The BU-4DFE database (Yin et al., 2008) contains 101 subjects, each one displaying 6 acted FEs with moderate head pose variations. Expressions are still prototypical but they are generally exhibited with much lower intensity and greater variability than in CK+. Sequence duration is about 100 frames. As the database does not contain frame-wise expression annotations, we manually selected neutral and apex of expression frames as in Dapogny et al. (2015). More specifically, we select 8, 219 frames for training. Face images are 520 × 696 pixels.

The FG-NET FEED database (Wallhoff et al., 2006) contains 19 subjects, each one recorded three times while performing seven spontaneous expressions (the six universal expressions, plus neutral). The data contain low-intensity emotions, very short expression displays, as well as moderate head pose variations. The extracted face images are roughly 120 × 150 pixels.

The JEMImE-Paris and JEMImE-Nice databases contains 1,458 and 2,110 examples, respectively, labeled with FE quality. The concatenated database is referred to as JEMImE-All and contains 3,781 samples. For FE classification, we only use the examples whose quality is rated higher than 7, making 534 and 1,312 examples for JEMImE-Paris and JEMImE-Nice, respectively, and a total of 1,846 examples.

3.2.2. Cross-Database Evaluation

Table 3 shows results obtained for cross-database evaluation of predictive models trained on the three databases, as well as a comparison with the internal (out-of-bag) error estimated on each of these databases for 4-class FE. Note that the baseline results (bolded in the table) are quite variable between the different databases. This indicate that FER on BU-4DFE is a more challenging benchmark than on CK+, due to low intensity expressions. FEED is even more challenging that the two others, due to the spontaneous nature of the expressions as well as the restricted number of subjects.

Table 3

Train-test	CK+	BU-4DFE	FEED	JEMImE-All
CK+	88.5	65.2	52.5	53.5
BU-4DFE	82.7	78.8	50.0	56.1
FEED	67.1	60.1	63.8	56.5

Test on JEMImE (% accuracy).

Bold values indicate the best results.

Generally speaking, we observe a dramatic drop in performance when training on one database and testing on another database, when compared to the baseline accuracies. For instance, models trained on CK+ fail to recognize lower intensity or subtle spontaneous FEs. Models trained on prototypical data generalize poorly to spontaneous FER scenarios, and vice-versa. Furthermore, all these models generalize poorly on JEMImE database.

Table 4 displays per-FE accuracies on JEMImE database. We observe that happiness is generally correctly recognized even by models trained on prototypical data. Indeed, even low-intensity children smiles are generally associated with easily identifiable patterns (lip corner raise + cheek raise) that are essentially the same as prototypical smiles. However, the predictors seem to have a much harder time discriminating neutral, anger, and sadness. Due to the spontaneous nature of the expressions in FEED database, the recognition rates are a little higher for anger and sadness, although those are still pretty low.

— Task —
Edit the passage on facial expression databases from the words "Bold values indicate" through the words "poorly on JEMImE database.", changing "dramatic" to "sharp".

— Available data —
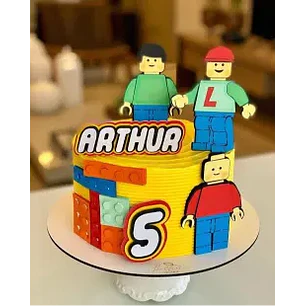 Arquivo de Corte Topo Lego (Leia a Descrição)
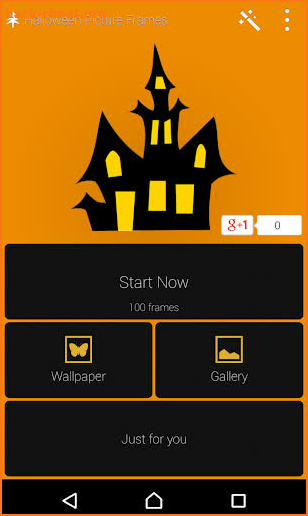 Halloween Picture Frames screenshot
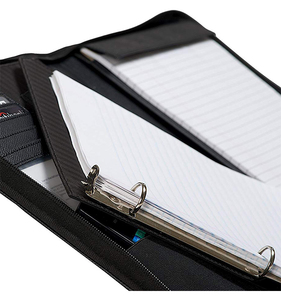 A4 tamaño extraíble 3-Ring Binder portapapeles Conferencia carpeta tamaño carta de escritura - Product Image 2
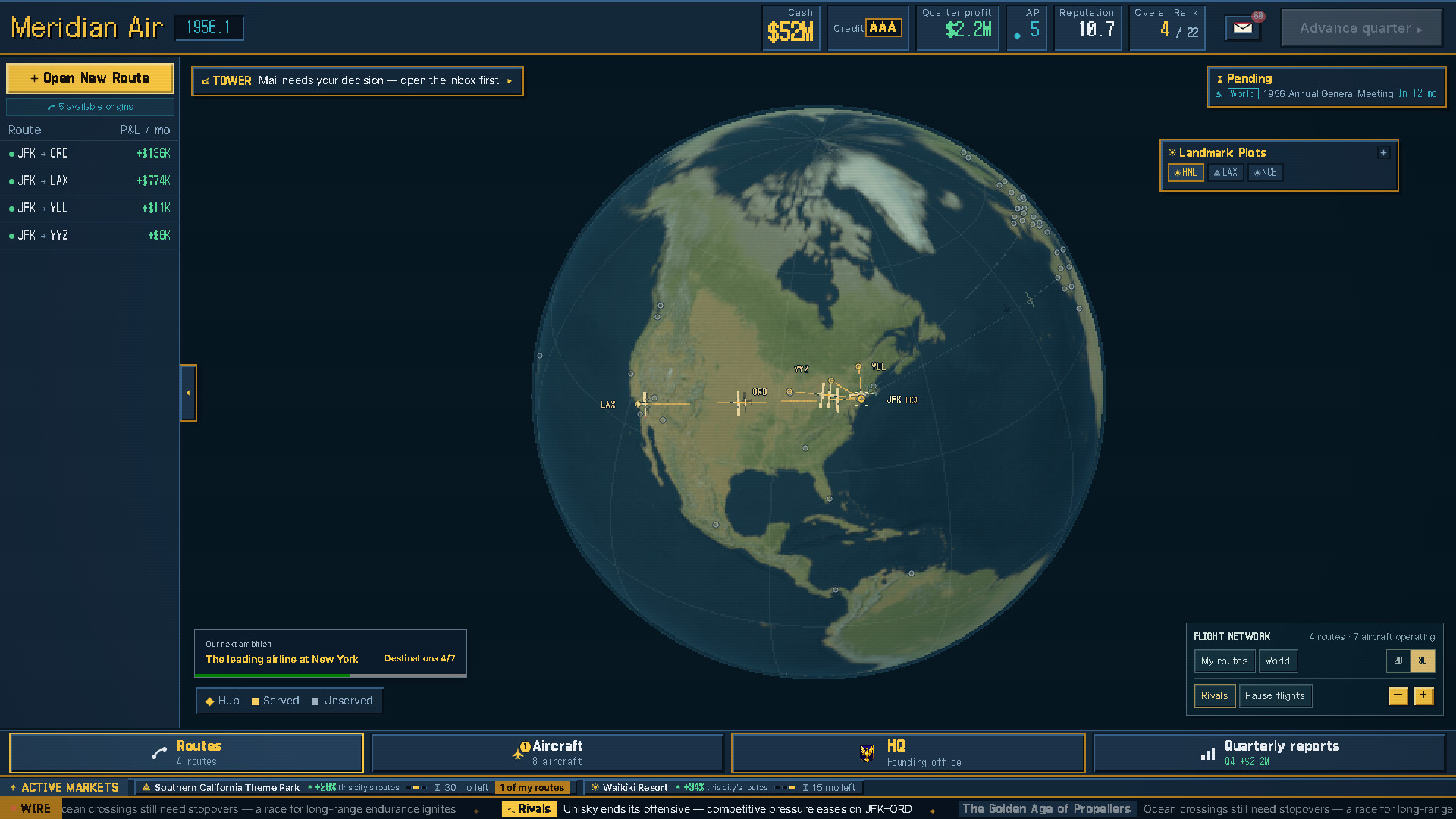 AIR EMPIRE: Airline Tycoon screenshot 4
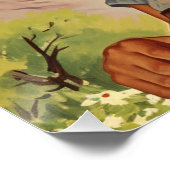 Rodeo Royalty-Mode: Wilde Westen fluistert Perfect Poster (Hoek)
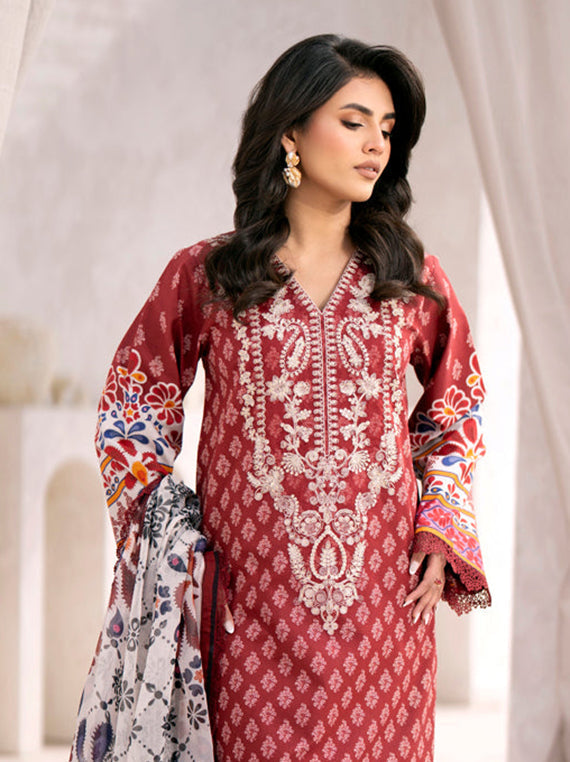 Xenia Embroidered Series Lawn Collection 2025 (12-TROPEZ)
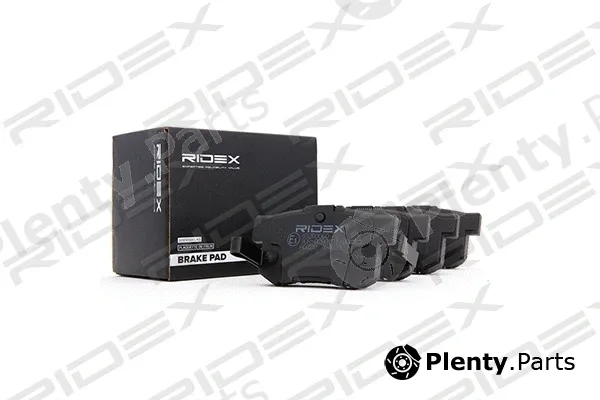 Ridex 402B0060 — Brake Pad Set, disc brake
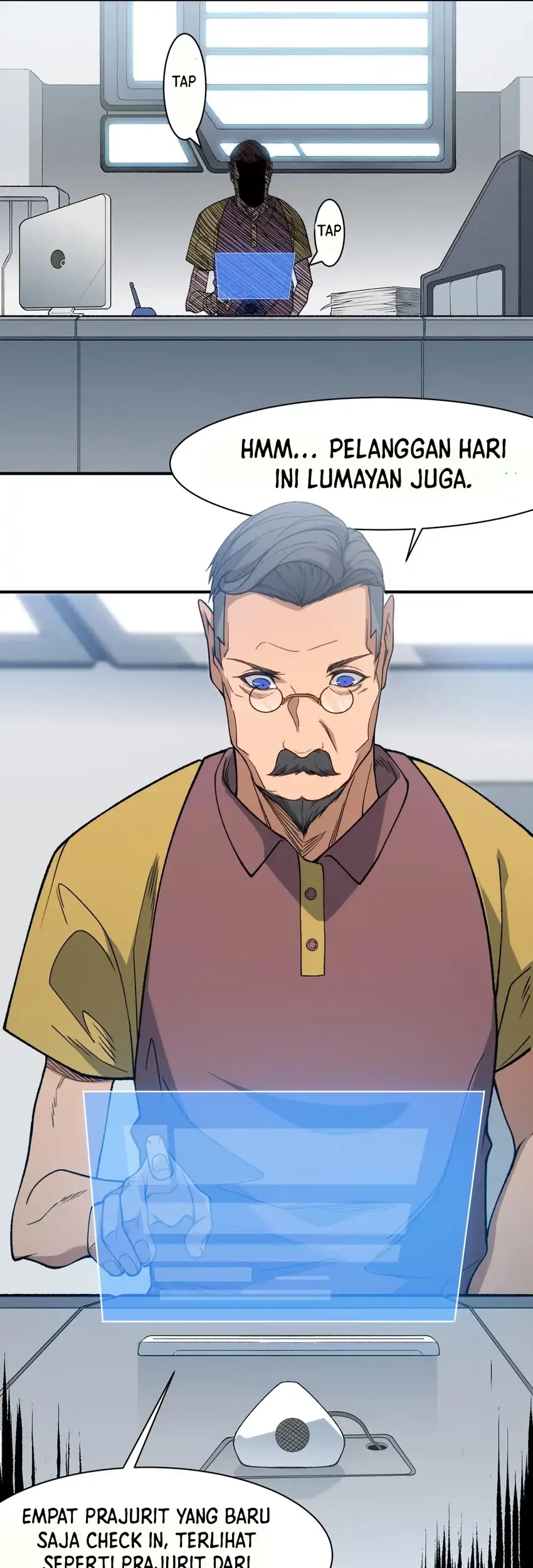 Demon Evolution Chapter 123 Gambar 6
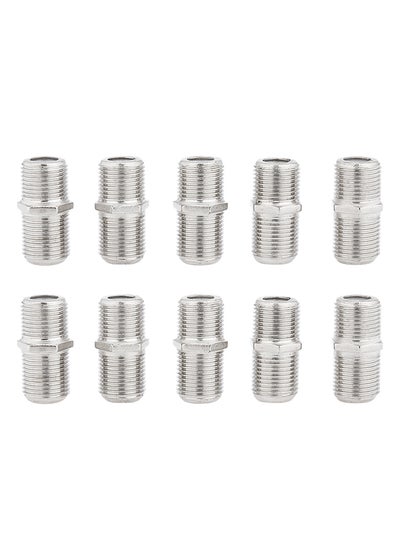Buy F Female To Female Connector Silver in Egypt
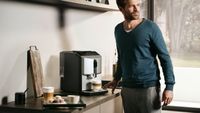 Siemens EQ.300 TF303E07 Volautomatische Espressomachine - Zwart/Zilver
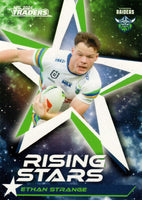 2024 NRL Traders - Rising Stars - RS 07 - Ethan Strange - Canberra Raiders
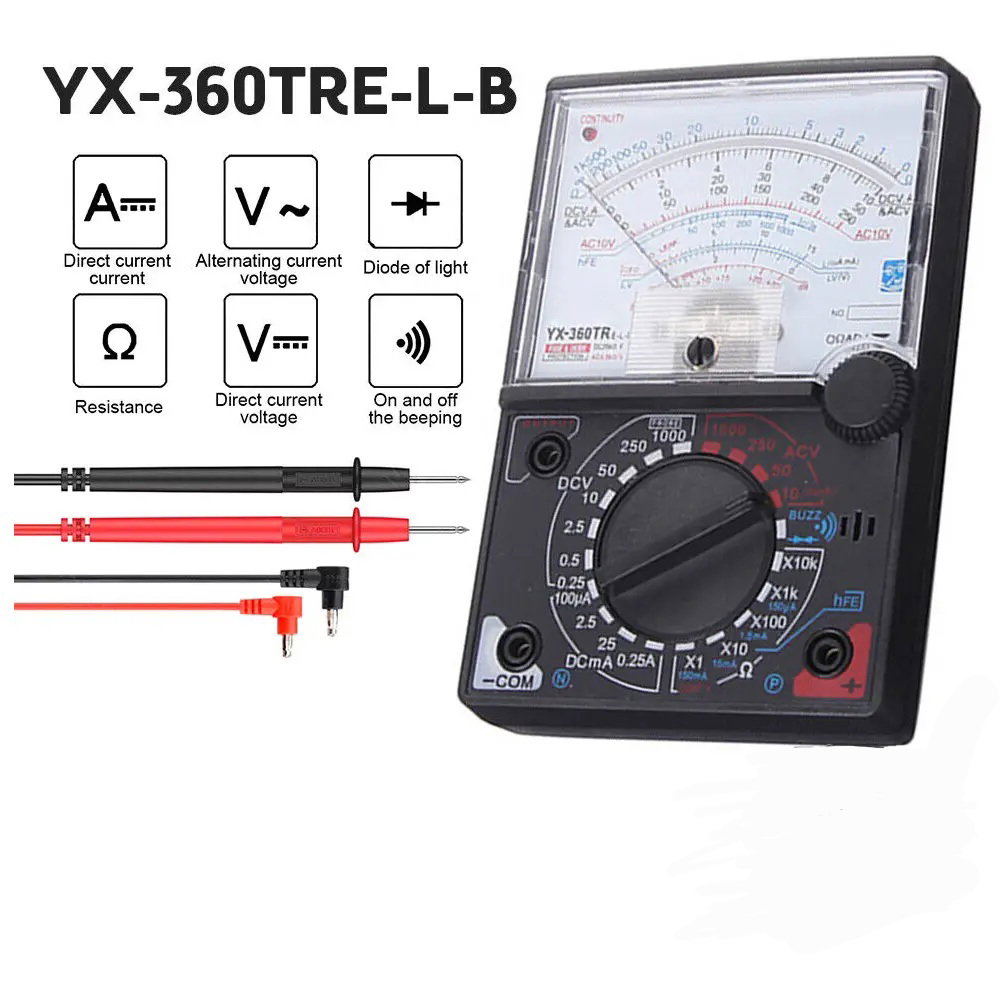 YX-360TR E L B Multimeter
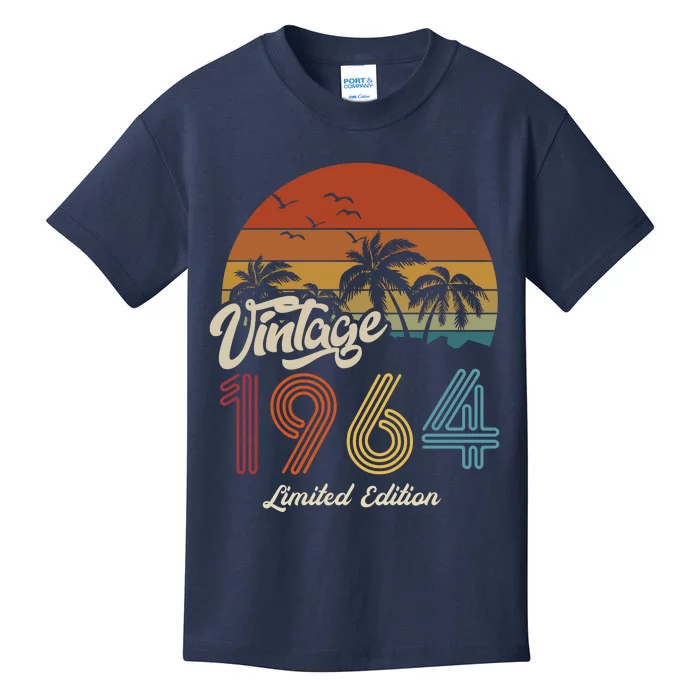 59th Birthday Vintage Limited Edition 1964 Kids T-Shirt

— Exercise response —
Bold values indicate the best results.

Generally speaking, we observe a sharp drop in performance when training on one database and testing on another database, when compared to the baseline accuracies. For instance, models trained on CK+ fail to recognize lower intensity or subtle spontaneous FEs. Models trained on prototypical data generalize poorly to spontaneous FER scenarios, and vice-versa. Furthermore, all these models generalize poorly on JEMImE database.